4:36 pm on Nov 29, 2016 (gmt 0)

Preferred Member

10+ Year Member

joined:May 21, 2004
posts: 385
votes: 5


The whole thing is basically saying "if it isn't starting with www OR it isn't https then rewrite it". So if either of the conditions are met it rewrites. The OR is going to save some testing for https in those cases where the first condition is met.

The only way to leave the 'not https' part out would be to rewrite every single request and if you are doing that then you might as well leave out the 'not www' part as well.

I guess I will test out the two different options today when I have time to do so. So far it seems like my original thinking was correct... I just like to try to stream line things if there is a way to do it.
7:11 pm on Nov 29, 2016 (gmt 0)

Senior Member from US 

WebmasterWorld Senior Member lucy24 is a WebmasterWorld Top Contributor of All Time 5+ Year Member Top Contributors Of The Month

joined:Apr 9, 2011
posts:15704
votes: 811


Add a htaccess file in /somefolder/ which 'disables' the https redirect... how that would be done though I don't know.

This approach is generally not a good idea where mod_rewrite is involved, thanks to its quirky inheritance behavior. (It's OK and sometimes even necesssary for other modules, such as access-control or indexing rules.) Instead, put ^somefolder in the pattern, if positive, or !^/somefolder in a condition, if negative. Technically you can have a negative pattern, but, but ...

For the excluded directory, do you want to allow both http and https, or do you need it to be http alone?
7:31 pm on Nov 29, 2016 (gmt 0)

Preferred Member

10+ Year Member

joined:May 21, 2004
posts: 385
votes: 5


For the excluded directory, do you want to allow both http and https, or do you need it to be http alone?

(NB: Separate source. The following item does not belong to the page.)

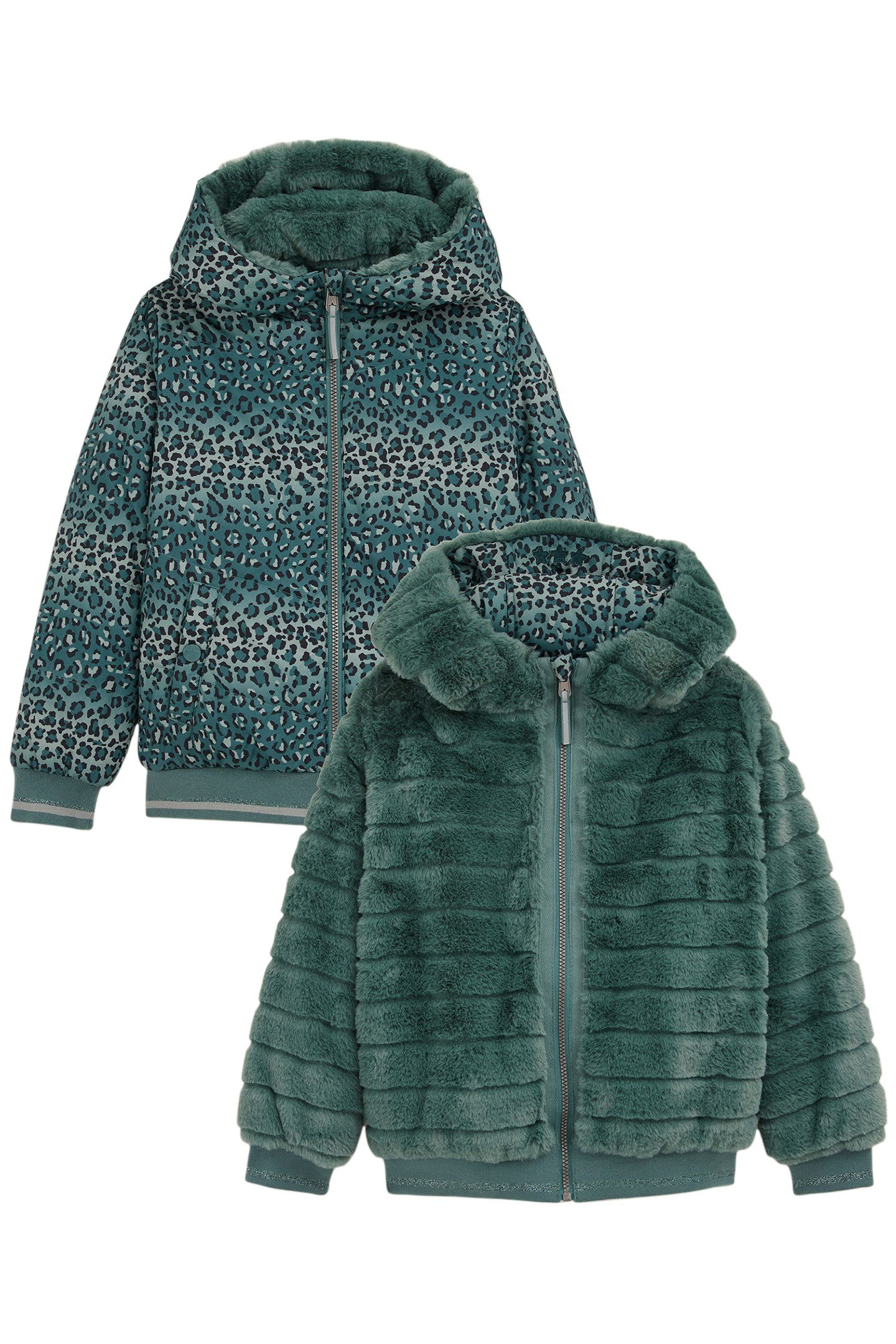 JACKET REVERSIBLE BOMBER GREEN BLUE 1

In this specific case it would not matter if both http and https were allowed or for that matter if the the non-www to www happens either. The only thing that is important is http is allowed and https is not forced on it. For this use case the folder contains a set of files which interact ONLY with our software so we are the ones who would be pointing to the files (eliminates the need for www forcing) and it would always be the correct http / https version as well.

I think the following will work just fine for me in the case I described :


# BEGIN non-www to www with https: (host canonicalization for all but /somefolder/ requests)
RewriteCond %{REQUEST_URI} !^/somefolder/
RewriteCond %{HTTP_HOST} !^(www\.example\.com)?$ [OR]
RewriteCond %{HTTPS} !on
RewriteRule (.*) https://www.example.com/$1 [R=301,L]


which would allow both non-www and www version as well as both http and https. Assuming my thinking is correct on this. While I would still like to do things the 'correct' way here because 'we' are the only ones using this folder it is not necessary to force correctness for this folder if that makes sense.